[What this task involves] Could you repeat the listing word for word, from the line containing "How great is" to the line containing "1.07 meters", with both of those lines included?

[Exercise materials]
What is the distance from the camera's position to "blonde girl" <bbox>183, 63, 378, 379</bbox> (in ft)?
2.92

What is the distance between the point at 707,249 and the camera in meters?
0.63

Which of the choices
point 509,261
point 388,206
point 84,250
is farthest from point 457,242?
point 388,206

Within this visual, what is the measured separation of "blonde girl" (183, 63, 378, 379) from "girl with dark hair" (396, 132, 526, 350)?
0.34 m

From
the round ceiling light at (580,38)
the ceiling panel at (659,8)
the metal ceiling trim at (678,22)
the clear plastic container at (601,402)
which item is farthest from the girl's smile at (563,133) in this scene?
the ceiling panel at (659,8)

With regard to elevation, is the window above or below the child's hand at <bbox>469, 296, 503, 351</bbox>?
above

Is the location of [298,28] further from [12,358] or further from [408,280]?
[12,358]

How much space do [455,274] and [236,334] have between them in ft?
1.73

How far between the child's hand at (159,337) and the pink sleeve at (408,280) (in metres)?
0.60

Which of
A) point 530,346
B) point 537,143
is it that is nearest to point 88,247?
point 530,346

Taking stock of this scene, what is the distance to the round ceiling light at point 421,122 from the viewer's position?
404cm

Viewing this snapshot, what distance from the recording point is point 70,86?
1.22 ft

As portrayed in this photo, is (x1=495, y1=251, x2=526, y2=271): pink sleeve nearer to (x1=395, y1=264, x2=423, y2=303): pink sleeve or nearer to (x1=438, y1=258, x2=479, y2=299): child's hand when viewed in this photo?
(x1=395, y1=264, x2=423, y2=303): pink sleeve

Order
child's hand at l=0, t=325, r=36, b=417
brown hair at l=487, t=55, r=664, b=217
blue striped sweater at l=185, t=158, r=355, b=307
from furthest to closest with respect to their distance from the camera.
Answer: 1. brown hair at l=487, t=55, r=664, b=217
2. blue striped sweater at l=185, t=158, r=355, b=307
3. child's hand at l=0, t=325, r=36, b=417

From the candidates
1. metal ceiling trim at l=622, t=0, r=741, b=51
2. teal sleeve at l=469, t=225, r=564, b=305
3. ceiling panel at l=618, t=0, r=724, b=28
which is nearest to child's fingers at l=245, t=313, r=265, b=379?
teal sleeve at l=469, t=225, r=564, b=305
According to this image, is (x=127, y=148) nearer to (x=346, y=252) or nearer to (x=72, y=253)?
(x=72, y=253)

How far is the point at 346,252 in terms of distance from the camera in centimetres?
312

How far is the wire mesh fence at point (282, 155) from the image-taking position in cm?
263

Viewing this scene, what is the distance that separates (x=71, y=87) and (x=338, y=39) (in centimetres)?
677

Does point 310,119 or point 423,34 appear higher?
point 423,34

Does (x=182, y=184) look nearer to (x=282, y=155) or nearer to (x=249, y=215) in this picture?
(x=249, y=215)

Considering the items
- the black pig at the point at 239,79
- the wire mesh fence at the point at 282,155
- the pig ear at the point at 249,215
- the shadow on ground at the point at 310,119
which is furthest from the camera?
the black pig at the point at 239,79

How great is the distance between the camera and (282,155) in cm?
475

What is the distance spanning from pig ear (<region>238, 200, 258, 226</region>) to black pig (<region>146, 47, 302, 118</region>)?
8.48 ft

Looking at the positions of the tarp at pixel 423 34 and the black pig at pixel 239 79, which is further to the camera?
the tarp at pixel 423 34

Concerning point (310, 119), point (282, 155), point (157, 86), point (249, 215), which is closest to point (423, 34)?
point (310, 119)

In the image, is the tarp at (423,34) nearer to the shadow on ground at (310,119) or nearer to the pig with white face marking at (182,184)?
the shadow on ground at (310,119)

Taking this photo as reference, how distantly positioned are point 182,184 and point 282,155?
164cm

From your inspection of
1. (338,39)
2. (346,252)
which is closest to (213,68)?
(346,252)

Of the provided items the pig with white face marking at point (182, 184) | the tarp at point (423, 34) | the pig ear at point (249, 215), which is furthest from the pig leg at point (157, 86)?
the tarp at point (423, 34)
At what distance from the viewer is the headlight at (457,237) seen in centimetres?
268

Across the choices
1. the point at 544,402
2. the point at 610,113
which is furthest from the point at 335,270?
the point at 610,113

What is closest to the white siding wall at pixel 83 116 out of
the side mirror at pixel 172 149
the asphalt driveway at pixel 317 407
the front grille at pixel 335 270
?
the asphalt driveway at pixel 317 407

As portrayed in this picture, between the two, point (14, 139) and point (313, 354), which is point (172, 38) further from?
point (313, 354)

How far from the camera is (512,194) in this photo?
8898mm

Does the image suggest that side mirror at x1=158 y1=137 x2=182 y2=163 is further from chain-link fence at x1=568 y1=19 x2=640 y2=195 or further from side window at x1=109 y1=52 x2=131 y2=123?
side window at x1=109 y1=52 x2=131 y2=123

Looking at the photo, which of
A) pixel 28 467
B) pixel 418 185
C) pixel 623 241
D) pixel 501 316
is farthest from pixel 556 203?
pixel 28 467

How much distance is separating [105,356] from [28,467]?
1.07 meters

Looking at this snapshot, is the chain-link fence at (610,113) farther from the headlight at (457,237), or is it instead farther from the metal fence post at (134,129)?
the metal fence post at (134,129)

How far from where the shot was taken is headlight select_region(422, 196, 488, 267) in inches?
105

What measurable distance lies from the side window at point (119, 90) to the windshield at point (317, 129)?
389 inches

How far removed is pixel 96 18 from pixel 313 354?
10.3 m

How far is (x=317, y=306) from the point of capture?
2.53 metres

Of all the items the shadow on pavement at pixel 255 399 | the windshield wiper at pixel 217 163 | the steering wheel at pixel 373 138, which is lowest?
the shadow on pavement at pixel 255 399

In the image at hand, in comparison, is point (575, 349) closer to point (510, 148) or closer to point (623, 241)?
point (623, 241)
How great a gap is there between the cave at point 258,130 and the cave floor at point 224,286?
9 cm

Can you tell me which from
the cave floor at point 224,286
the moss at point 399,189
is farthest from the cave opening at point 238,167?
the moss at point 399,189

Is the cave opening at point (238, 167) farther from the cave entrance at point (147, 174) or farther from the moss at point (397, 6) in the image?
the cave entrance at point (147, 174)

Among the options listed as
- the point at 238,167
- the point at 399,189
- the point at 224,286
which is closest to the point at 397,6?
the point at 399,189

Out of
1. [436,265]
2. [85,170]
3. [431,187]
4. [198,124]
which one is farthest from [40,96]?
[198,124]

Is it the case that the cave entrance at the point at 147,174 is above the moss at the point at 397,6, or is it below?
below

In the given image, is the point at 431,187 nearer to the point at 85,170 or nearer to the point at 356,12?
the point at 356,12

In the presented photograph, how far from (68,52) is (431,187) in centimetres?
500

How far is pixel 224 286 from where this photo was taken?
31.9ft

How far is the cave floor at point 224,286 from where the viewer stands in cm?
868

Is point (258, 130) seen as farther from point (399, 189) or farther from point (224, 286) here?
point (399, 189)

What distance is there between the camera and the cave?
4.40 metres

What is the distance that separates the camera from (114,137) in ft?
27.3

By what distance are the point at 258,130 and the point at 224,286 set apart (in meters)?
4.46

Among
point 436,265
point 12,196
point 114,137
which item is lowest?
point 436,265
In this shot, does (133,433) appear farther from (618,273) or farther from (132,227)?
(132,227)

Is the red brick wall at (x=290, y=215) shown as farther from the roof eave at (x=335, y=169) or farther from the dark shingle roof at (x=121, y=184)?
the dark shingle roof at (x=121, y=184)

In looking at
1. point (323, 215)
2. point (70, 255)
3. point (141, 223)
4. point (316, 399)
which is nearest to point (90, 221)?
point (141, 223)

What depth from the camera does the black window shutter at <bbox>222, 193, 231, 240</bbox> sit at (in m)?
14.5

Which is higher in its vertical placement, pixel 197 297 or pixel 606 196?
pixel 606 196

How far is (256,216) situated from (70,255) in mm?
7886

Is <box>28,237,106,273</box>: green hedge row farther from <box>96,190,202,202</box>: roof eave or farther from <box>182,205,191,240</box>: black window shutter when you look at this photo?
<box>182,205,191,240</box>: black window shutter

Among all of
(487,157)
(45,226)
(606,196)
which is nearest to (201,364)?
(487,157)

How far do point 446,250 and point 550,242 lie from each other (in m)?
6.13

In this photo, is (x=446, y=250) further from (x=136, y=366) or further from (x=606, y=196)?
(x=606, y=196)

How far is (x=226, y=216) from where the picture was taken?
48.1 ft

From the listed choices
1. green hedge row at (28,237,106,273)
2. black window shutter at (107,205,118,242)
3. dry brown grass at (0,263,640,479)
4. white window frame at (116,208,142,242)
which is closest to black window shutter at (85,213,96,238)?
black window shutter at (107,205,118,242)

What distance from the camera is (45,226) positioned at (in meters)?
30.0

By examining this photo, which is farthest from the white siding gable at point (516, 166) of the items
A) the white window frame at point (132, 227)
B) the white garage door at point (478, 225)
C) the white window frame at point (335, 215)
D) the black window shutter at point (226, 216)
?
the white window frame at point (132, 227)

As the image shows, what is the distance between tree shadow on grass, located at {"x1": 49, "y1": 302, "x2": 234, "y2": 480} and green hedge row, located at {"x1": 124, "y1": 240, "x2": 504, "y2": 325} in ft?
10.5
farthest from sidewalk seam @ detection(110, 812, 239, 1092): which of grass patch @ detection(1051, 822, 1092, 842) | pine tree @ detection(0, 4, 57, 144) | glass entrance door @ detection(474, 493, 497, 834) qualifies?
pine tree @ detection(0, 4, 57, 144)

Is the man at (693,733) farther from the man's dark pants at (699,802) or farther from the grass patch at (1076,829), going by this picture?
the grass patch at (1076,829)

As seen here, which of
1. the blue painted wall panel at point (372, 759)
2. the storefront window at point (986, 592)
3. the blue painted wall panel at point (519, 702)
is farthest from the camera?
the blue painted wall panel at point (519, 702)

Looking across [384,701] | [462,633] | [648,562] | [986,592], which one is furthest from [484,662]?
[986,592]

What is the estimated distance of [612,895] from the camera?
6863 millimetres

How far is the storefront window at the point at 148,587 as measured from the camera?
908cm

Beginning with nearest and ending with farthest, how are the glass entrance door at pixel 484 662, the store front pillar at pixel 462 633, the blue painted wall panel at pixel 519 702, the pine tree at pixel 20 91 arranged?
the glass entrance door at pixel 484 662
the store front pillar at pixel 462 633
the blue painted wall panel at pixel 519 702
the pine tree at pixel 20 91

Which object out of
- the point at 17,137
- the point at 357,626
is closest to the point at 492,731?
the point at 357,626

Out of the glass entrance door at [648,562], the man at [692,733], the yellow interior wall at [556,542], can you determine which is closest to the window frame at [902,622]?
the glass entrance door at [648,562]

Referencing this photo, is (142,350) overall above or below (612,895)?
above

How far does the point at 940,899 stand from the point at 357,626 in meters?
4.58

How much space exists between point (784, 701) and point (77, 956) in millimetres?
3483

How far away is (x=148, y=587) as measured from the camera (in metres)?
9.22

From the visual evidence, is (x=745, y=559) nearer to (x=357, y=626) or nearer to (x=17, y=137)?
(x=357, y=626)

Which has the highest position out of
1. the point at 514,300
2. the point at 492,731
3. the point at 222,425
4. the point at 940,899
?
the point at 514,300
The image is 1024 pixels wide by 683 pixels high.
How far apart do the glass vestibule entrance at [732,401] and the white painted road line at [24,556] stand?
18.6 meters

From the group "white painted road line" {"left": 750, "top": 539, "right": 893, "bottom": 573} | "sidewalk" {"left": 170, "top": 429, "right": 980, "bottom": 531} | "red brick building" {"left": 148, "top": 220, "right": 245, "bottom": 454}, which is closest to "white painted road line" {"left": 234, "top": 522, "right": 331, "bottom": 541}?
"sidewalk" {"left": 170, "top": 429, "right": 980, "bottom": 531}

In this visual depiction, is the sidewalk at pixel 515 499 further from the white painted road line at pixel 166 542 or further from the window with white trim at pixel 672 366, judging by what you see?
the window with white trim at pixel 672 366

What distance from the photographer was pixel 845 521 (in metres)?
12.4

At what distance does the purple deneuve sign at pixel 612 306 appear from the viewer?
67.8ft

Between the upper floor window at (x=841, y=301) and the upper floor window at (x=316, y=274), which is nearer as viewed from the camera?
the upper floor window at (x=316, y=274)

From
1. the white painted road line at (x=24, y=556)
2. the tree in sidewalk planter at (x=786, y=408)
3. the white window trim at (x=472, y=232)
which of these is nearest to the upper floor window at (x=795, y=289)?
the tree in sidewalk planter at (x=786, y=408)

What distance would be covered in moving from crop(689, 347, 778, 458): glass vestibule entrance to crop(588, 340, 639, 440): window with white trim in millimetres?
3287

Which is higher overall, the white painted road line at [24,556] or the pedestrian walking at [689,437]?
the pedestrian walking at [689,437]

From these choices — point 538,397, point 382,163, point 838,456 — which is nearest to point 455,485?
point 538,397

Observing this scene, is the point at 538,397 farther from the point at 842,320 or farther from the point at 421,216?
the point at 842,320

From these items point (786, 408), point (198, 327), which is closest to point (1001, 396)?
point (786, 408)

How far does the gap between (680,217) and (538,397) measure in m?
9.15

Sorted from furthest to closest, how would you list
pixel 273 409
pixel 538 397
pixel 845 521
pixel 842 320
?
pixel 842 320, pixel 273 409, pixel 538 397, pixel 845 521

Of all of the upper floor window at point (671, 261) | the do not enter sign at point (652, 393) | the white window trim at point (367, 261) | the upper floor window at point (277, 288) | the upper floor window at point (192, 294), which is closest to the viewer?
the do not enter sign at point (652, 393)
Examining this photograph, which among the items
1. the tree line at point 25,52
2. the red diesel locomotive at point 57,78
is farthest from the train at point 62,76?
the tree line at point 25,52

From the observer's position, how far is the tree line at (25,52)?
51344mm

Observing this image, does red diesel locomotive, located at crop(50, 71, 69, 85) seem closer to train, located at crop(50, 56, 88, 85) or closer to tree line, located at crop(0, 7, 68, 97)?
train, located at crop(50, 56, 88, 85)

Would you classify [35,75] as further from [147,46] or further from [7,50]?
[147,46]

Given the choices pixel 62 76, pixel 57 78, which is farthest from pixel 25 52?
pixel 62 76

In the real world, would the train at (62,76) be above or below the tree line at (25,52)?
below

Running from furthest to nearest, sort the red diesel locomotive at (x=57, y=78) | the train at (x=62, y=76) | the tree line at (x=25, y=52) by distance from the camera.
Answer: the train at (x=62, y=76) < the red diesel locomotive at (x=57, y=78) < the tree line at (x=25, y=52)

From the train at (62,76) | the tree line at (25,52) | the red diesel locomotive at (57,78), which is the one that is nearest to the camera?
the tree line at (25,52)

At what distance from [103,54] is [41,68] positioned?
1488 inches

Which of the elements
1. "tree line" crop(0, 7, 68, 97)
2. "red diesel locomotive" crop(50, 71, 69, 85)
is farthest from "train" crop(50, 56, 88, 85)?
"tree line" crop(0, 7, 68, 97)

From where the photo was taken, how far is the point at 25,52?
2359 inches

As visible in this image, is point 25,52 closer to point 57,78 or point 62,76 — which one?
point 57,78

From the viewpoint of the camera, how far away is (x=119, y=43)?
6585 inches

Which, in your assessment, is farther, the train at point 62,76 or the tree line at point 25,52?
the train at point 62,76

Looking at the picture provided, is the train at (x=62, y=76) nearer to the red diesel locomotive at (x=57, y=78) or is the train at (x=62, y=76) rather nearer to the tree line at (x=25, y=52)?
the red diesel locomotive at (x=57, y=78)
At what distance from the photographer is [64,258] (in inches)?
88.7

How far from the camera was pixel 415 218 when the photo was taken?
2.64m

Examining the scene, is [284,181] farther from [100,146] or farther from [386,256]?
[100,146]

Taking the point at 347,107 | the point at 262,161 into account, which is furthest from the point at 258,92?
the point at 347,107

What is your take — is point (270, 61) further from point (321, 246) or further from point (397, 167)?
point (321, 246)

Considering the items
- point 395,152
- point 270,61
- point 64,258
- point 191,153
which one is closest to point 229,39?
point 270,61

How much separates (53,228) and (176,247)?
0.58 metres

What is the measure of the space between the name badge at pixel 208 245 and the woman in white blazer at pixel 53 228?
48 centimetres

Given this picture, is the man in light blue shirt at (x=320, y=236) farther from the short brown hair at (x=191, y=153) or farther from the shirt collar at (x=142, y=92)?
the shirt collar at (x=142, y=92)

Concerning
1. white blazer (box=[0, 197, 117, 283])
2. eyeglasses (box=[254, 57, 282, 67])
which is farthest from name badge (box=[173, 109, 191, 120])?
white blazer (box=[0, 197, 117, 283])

[Finished task]
How great is the distance between the camera and (282,155) in cm?
475

What is the distance spanning from pig ear (<region>238, 200, 258, 226</region>) to black pig (<region>146, 47, 302, 118</region>)?
8.48 ft

Looking at the positions of the tarp at pixel 423 34 and the black pig at pixel 239 79, which is further to the camera?
the tarp at pixel 423 34

Concerning point (310, 119), point (282, 155), point (157, 86), point (249, 215), which is closest to point (423, 34)?
point (310, 119)

In the image, is the tarp at (423,34) nearer to the shadow on ground at (310,119) or nearer to the pig with white face marking at (182,184)?
the shadow on ground at (310,119)

Taking this photo as reference, how distantly positioned are point 182,184 and point 282,155?
164cm

From your inspection of
1. (338,39)
2. (346,252)
which is closest to (213,68)?
(346,252)

Of the provided items the pig with white face marking at point (182, 184) | the tarp at point (423, 34) | the pig ear at point (249, 215), which is furthest from the pig leg at point (157, 86)?
the tarp at point (423, 34)
At what distance from the viewer is the headlight at (457,237) seen in centimetres?
268

Across the choices
1. the point at 544,402
2. the point at 610,113
which is furthest from the point at 335,270?
the point at 610,113

What is closest to the white siding wall at pixel 83 116 out of
the side mirror at pixel 172 149
the asphalt driveway at pixel 317 407
the front grille at pixel 335 270
?
the asphalt driveway at pixel 317 407

As portrayed in this picture, between the two, point (14, 139) and point (313, 354), which is point (172, 38) further from?
point (313, 354)

How far from the camera is (512,194) in this photo?
8898mm

Does the image suggest that side mirror at x1=158 y1=137 x2=182 y2=163 is further from chain-link fence at x1=568 y1=19 x2=640 y2=195 or further from side window at x1=109 y1=52 x2=131 y2=123?
side window at x1=109 y1=52 x2=131 y2=123

Looking at the photo, which of
A) pixel 28 467
B) pixel 418 185
C) pixel 623 241
D) pixel 501 316
is farthest from pixel 556 203?
pixel 28 467

How much distance is separating [105,356] from [28,467]?
1.07 meters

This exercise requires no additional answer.